▶ **Excerpts from a dataset**:
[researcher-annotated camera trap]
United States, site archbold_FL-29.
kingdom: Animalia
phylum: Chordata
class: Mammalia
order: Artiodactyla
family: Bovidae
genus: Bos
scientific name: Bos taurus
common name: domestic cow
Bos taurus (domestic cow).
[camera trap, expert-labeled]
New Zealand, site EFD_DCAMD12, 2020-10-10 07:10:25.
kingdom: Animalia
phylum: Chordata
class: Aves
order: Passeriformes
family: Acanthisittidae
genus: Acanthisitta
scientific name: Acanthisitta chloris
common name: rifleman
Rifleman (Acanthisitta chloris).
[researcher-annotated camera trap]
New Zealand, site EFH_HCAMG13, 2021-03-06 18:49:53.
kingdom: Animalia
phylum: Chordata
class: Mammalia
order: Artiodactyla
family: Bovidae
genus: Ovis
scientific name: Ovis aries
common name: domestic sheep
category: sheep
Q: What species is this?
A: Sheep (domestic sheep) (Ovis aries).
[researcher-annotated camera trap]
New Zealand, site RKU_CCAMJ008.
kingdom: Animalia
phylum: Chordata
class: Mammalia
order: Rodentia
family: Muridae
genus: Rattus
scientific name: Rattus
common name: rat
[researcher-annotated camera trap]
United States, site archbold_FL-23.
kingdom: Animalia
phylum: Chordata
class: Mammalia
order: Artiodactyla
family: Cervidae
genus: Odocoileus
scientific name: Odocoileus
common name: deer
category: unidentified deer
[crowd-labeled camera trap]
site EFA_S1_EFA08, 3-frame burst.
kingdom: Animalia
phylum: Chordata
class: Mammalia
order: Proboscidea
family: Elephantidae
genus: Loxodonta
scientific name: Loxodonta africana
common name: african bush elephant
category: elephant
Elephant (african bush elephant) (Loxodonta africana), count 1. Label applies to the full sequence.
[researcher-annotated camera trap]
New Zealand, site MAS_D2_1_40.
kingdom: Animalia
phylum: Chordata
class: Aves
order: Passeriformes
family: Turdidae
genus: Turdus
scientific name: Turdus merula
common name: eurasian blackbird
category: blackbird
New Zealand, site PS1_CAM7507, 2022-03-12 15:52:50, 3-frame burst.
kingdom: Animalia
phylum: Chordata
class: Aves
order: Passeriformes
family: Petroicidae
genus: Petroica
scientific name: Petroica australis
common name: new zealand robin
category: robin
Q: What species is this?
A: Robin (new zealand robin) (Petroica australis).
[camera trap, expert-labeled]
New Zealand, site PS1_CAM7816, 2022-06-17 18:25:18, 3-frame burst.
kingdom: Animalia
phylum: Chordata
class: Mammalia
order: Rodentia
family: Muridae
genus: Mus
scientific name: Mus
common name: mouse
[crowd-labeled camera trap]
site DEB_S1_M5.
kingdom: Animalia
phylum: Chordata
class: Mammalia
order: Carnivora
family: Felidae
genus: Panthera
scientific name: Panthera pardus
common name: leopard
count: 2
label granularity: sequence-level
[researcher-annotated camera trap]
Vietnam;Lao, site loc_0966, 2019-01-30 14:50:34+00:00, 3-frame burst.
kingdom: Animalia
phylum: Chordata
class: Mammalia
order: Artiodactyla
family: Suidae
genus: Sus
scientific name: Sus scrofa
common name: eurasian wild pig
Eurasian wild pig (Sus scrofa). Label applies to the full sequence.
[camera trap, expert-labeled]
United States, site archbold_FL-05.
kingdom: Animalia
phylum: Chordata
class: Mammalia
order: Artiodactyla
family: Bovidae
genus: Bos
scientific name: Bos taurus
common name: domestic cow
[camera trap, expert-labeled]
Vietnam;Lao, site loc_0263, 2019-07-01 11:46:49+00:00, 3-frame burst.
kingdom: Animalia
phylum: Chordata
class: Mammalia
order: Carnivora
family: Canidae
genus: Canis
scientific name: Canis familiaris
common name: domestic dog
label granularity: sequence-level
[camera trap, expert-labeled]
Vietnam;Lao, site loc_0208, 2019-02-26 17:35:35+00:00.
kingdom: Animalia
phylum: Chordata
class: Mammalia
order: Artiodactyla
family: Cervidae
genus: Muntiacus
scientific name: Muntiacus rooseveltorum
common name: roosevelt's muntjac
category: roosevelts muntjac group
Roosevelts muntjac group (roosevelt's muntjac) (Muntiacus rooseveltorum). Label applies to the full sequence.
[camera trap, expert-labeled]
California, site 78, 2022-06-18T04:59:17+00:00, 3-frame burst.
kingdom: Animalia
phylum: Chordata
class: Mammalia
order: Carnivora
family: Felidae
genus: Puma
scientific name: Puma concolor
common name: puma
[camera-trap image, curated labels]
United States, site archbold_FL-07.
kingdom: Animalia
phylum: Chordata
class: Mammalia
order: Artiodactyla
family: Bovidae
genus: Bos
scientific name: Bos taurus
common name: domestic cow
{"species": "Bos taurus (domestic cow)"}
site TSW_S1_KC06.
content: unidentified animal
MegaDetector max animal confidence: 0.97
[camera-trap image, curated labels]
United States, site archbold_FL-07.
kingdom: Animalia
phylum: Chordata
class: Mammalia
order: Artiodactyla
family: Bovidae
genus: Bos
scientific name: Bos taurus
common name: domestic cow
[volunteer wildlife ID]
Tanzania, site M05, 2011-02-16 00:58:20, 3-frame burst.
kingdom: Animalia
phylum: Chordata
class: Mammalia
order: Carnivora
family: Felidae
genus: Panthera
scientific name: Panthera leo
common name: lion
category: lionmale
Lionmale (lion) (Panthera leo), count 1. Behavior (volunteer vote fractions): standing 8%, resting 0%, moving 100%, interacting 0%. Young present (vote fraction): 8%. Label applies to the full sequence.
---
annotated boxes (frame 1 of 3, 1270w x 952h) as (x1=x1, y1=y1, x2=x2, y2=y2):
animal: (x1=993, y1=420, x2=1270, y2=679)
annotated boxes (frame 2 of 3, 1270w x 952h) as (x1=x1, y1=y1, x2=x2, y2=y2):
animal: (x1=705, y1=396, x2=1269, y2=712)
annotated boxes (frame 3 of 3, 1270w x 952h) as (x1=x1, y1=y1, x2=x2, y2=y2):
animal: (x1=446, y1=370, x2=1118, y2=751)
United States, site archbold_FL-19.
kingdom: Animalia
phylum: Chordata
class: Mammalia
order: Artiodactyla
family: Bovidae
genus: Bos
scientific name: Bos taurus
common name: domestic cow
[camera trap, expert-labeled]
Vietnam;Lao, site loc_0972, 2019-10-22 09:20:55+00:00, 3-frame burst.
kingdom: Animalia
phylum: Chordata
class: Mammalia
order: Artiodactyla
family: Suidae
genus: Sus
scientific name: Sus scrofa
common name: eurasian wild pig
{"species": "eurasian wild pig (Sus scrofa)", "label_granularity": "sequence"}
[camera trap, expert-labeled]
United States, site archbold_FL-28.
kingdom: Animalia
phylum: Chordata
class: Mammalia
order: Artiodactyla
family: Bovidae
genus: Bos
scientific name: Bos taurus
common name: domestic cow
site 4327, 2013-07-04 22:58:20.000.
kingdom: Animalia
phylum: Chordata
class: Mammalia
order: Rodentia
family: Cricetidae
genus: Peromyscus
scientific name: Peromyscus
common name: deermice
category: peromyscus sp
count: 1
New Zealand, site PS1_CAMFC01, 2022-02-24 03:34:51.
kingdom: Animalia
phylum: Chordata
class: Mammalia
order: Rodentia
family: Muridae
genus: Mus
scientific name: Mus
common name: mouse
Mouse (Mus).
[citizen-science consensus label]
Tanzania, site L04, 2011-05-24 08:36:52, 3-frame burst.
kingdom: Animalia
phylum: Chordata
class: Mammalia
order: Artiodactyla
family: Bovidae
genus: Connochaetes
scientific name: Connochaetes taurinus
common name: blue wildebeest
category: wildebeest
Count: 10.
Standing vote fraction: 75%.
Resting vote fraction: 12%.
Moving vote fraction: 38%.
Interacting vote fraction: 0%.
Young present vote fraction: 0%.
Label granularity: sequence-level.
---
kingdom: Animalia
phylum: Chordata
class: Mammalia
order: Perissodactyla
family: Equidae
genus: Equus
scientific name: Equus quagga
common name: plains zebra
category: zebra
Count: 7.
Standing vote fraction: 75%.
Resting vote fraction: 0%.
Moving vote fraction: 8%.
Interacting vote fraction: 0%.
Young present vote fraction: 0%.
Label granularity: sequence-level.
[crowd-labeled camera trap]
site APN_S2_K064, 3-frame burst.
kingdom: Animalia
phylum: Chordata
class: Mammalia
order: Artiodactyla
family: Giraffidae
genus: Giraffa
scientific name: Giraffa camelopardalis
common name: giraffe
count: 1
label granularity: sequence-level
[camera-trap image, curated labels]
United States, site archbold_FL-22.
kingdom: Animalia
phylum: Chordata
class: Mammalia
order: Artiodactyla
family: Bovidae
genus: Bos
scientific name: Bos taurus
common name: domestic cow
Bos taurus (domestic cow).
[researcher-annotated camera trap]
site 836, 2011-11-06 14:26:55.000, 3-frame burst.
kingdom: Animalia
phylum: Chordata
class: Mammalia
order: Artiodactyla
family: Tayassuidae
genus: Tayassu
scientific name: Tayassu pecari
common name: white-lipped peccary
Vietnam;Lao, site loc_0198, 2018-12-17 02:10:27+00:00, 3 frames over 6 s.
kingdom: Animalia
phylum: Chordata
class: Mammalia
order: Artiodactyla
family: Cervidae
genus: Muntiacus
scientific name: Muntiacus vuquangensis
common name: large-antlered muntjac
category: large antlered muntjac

▶ **What the task requires**: Using the entries above, output exactly the lines between the line holding "annotated boxes (frame 1" and the line holding "United States, site archbold_FL-19.", end lines included, and nothing more.

▶ **Worked solution**:
annotated boxes (frame 1 of 3, 1270w x 952h) as (x1=x1, y1=y1, x2=x2, y2=y2):
animal: (x1=993, y1=420, x2=1270, y2=679)
annotated boxes (frame 2 of 3, 1270w x 952h) as (x1=x1, y1=y1, x2=x2, y2=y2):
animal: (x1=705, y1=396, x2=1269, y2=712)
annotated boxes (frame 3 of 3, 1270w x 952h) as (x1=x1, y1=y1, x2=x2, y2=y2):
animal: (x1=446, y1=370, x2=1118, y2=751)
United States, site archbold_FL-19.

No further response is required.